WebReader#

class scikitplot.corpus.WebReader(input_path, chunker=None, filter_=None, filename_override=None, default_language=None, source_uri=None, source_provenance=<factory>, custom_extractor=None, custom_extractor_kwargs=<factory>, timeout=30, max_response_bytes=10485760, headers=None, extract_tags=None, allow_private_networks=False, max_content_bytes=50000000)[source]#

Fetch a web page and extract structured text via BeautifulSoup.

Each HTML element (title, headings, paragraphs, list items) is yielded as a separate raw chunk with its section type and the source URL as metadata. JavaScript-rendered content is not supported (use Playwright or Selenium for that).

Parameters:

input_pathpathlib.Path: Wrap the URL string as pathlib.Path(url) when constructing directly. Use from_url for the canonical construction path.
source_uristr or None, optional: The original URL string. Set automatically by from_url(). If None, str(input_path) is used as the URL.
timeoutint, optional: HTTP request timeout in seconds. Default: 30.
max_response_bytesint, optional: Maximum response body size. Responses larger than this raise ValueError. Default: 10 MB.
headersdict or None, optional: Extra HTTP headers to include in the request. A sensible User-Agent is added automatically when not supplied. Default: None.
extract_tagslist of str or None, optional: HTML tags to extract text from. When None (default), uses the built-in set: ["title", "h1"-"h6", "p", "li", "blockquote", "pre", "td"]. Override to narrow or expand extraction.
chunkerChunkerBase or None, optional: Inherited from DocumentReader.
filter_FilterBase or None, optional: Inherited from DocumentReader.
default_languagestr or None, optional: Inherited from DocumentReader.
allow_private_networksbool: If False, reject private/loopback/link-local IP addresses.
max_content_bytesint: Maximum content size in bytes.

Attributes:

file_typestr: Class variable. Registry key ":url".
file_typeslist of str: Class variable. Registered extensions: [":url"].

Raises:

ImportError: If requests or beautifulsoup4 is not installed.
ValueError: If the response exceeds max_response_bytes.
RuntimeError: If the HTTP request returns a non-2xx status code.

Parameters:

input_path (Path)
chunker (ChunkerBase | None)
filter_ (FilterBase | None)
filename_override (str | None)
default_language (str | None)
source_uri (str | None)
source_provenance (dict[str, Any])
custom_extractor (Any | None)
custom_extractor_kwargs (dict[str, Any])
timeout (int)
max_response_bytes (int)
headers (dict[str, str] | None)
extract_tags (list[str] | None)
allow_private_networks (bool)
max_content_bytes (int)

See also

scikitplot.corpus._readers.YouTubeReader: YouTube transcript extraction.

Notes

robots.txt: This reader does not enforce robots.txt. Callers are responsible for checking /robots.txt before scraping at scale.

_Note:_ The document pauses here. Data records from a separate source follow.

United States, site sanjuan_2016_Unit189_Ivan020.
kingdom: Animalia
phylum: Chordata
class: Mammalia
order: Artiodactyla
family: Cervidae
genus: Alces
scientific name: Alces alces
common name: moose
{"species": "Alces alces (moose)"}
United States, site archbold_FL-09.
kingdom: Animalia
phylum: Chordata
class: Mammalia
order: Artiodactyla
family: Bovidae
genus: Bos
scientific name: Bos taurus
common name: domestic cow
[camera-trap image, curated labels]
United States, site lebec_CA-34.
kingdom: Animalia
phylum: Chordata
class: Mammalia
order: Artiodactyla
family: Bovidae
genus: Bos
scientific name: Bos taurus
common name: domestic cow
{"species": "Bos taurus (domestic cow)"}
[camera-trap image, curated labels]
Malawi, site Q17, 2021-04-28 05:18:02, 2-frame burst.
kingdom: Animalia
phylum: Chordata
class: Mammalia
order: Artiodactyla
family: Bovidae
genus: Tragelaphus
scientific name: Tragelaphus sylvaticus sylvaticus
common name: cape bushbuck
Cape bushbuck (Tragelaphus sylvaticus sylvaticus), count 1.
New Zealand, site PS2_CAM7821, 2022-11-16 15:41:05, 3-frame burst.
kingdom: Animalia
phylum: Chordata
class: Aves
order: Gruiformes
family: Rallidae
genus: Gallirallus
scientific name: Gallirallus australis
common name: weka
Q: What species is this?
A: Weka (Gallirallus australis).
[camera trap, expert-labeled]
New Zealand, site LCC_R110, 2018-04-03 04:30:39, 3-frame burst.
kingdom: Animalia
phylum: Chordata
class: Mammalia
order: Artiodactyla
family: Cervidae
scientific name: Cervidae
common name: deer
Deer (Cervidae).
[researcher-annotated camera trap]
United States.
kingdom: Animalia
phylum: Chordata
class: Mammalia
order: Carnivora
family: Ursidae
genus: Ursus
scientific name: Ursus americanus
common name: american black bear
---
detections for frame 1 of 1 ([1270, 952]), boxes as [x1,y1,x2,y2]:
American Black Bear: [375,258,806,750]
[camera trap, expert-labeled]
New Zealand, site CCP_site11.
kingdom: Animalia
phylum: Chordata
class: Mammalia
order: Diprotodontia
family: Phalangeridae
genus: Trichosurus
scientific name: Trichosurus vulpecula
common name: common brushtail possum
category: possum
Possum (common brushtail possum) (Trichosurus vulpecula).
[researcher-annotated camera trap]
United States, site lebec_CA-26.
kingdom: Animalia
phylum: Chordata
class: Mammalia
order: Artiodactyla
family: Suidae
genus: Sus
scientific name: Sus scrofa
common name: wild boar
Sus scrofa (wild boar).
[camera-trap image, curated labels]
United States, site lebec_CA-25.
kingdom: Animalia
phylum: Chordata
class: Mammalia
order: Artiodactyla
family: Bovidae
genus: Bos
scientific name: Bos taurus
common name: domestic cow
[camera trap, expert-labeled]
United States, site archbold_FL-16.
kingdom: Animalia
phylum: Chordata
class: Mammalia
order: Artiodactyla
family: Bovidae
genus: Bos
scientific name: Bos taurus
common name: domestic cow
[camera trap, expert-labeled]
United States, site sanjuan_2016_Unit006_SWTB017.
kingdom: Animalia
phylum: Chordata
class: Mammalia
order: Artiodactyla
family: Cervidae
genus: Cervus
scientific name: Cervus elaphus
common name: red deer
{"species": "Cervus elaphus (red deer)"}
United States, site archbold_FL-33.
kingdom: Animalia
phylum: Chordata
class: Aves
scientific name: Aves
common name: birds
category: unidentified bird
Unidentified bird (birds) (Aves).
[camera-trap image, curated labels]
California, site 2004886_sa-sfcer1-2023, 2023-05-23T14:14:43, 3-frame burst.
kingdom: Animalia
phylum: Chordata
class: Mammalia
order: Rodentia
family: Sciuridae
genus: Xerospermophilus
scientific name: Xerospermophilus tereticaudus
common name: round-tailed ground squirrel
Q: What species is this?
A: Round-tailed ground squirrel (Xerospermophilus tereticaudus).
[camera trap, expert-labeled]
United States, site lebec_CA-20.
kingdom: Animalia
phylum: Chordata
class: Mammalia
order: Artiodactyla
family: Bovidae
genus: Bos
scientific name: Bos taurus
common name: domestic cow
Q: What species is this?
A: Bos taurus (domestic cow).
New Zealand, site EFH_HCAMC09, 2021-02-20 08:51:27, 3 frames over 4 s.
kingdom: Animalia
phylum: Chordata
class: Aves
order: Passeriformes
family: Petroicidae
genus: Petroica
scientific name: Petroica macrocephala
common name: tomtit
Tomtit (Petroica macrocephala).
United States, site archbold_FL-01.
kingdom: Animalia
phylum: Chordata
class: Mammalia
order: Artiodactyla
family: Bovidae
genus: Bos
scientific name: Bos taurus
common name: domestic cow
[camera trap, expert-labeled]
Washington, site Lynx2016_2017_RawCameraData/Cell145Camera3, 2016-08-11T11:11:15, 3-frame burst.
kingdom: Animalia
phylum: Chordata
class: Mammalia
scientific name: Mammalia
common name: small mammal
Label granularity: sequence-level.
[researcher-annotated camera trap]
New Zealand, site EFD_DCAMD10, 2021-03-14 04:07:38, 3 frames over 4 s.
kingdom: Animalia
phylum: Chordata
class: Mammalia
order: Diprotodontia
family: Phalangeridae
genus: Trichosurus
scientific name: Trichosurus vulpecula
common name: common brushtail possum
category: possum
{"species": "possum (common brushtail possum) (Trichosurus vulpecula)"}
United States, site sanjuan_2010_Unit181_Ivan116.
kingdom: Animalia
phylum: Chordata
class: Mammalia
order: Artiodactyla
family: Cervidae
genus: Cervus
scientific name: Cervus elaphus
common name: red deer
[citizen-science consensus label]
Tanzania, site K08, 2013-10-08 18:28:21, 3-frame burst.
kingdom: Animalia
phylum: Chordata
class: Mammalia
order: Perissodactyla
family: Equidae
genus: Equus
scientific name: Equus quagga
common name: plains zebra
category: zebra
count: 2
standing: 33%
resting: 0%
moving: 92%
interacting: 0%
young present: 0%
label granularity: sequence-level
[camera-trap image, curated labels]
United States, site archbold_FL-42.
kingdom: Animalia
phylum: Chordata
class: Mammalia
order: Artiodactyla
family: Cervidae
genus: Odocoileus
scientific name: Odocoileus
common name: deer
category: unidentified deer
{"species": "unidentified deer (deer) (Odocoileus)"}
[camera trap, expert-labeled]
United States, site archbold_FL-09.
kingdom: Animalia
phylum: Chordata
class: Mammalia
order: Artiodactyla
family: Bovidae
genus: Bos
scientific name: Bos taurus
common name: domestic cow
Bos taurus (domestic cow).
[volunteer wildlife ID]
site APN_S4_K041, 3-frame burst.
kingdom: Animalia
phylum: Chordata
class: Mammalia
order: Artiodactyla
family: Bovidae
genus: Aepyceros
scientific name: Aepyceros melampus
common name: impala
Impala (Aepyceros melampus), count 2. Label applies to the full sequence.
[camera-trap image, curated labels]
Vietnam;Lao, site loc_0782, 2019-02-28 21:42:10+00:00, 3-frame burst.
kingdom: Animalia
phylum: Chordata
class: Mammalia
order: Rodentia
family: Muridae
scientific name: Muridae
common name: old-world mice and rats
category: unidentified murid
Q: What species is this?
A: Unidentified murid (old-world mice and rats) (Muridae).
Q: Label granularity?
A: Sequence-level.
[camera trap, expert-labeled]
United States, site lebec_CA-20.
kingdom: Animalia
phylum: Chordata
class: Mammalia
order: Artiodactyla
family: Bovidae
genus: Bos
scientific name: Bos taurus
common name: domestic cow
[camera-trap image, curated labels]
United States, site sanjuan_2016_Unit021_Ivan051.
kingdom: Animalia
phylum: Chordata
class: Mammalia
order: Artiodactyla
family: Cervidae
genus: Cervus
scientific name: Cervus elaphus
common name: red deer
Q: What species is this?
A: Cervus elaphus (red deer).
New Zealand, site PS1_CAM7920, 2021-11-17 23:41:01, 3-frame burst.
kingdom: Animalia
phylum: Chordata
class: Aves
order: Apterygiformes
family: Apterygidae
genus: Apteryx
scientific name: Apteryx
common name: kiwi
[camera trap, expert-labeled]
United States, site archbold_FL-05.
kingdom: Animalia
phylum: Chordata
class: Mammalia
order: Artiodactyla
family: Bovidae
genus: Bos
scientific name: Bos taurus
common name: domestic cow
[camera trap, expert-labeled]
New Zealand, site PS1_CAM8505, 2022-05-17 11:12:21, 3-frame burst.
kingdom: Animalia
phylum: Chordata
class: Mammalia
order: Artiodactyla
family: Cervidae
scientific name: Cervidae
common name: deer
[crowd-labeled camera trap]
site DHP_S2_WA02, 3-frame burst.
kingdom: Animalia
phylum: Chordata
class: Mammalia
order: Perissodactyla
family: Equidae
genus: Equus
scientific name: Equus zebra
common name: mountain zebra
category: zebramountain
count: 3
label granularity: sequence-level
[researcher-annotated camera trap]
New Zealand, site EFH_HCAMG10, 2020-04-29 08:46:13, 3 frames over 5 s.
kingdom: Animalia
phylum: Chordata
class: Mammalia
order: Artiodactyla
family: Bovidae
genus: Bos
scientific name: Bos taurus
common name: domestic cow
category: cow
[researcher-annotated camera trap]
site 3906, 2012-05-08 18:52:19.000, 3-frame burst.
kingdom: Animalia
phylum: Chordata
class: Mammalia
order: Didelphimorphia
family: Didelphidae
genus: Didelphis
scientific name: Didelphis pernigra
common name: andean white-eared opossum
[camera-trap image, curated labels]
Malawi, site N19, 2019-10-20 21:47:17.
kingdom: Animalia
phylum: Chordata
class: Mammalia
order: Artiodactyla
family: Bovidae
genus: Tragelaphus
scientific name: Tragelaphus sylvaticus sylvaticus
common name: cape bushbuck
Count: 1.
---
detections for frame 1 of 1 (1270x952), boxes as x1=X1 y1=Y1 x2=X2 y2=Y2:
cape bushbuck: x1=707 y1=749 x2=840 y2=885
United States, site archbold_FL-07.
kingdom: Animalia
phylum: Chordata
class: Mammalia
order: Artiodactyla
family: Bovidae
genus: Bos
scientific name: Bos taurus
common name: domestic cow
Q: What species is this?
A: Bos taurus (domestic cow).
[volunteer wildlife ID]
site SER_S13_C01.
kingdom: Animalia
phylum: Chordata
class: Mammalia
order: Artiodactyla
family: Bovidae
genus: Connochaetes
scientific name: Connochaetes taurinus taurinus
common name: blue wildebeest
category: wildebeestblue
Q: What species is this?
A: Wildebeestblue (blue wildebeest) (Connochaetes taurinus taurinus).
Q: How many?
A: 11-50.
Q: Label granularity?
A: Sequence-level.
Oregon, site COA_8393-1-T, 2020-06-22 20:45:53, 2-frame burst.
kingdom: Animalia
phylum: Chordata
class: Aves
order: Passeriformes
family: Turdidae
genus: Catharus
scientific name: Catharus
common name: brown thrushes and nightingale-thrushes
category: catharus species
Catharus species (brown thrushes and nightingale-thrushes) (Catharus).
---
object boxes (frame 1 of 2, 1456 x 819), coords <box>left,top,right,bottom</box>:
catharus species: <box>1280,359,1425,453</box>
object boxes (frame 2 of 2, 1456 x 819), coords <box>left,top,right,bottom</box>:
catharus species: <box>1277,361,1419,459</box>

Rate limiting: For bulk URL ingestion, add delays between calls or use a polite scraping library (scrapy, httpx with backoff).

JavaScript-rendered pages: requests fetches only the initial HTML. SPAs (React, Vue, Angular) will yield little or no text. Use playwright or selenium to render and then pass the final HTML to BeautifulSoup manually.

Examples

Via factory (recommended):

>>> from scikitplot.corpus._base import DocumentReader
>>> import scikitplot.corpus._readers
>>> reader = DocumentReader.from_url("https://en.wikipedia.org/wiki/Python")
>>> docs = list(reader.get_documents())
>>> print(f"Extracted {len(docs)} text sections")

Direct construction:

>>> from pathlib import Path
>>> url = "https://en.wikipedia.org/wiki/Python"
>>> reader = WebReader(input_path=Path(url), source_uri=url)

allow_private_networks: bool = False#: If False, reject private/loopback/link-local IP addresses.

chunker: ChunkerBase | None = None#: Chunker to apply to each raw text block. None means each raw chunk is used as-is (one CorpusDocument per raw chunk).

classmethod create(*input_path, chunker=None, filter_=None, filename_override=None, default_language=None, source_type=None, source_title=None, source_author=None, source_date=None, collection_id=None, doi=None, isbn=None, **kwargs)[source]#

Instantiate the appropriate reader for one or more sources.

Accepts any mix of file paths, URL strings, and pathlib.Path objects — in any order. URL strings (those starting with http:// or https://) are automatically detected and routed to from_url; everything else is treated as a local file path and dispatched by extension via the registry.

Parameters:

*input_pathstr or pathlib.Path

One or more source paths or URL strings. Each element is classified independently:

str matching ^https?:// (case-insensitive) — treated as a URL and routed to from_url. Must be passed as a plain ``str``, not wrapped in pathlib.Path; wrapping collapses the double-slash (https:// → https:/) and breaks URL detection.
str not matching the URL pattern — treated as a local file path and converted to pathlib.Path internally.
pathlib.Path — always treated as a local file path and dispatched by extension via the reader registry.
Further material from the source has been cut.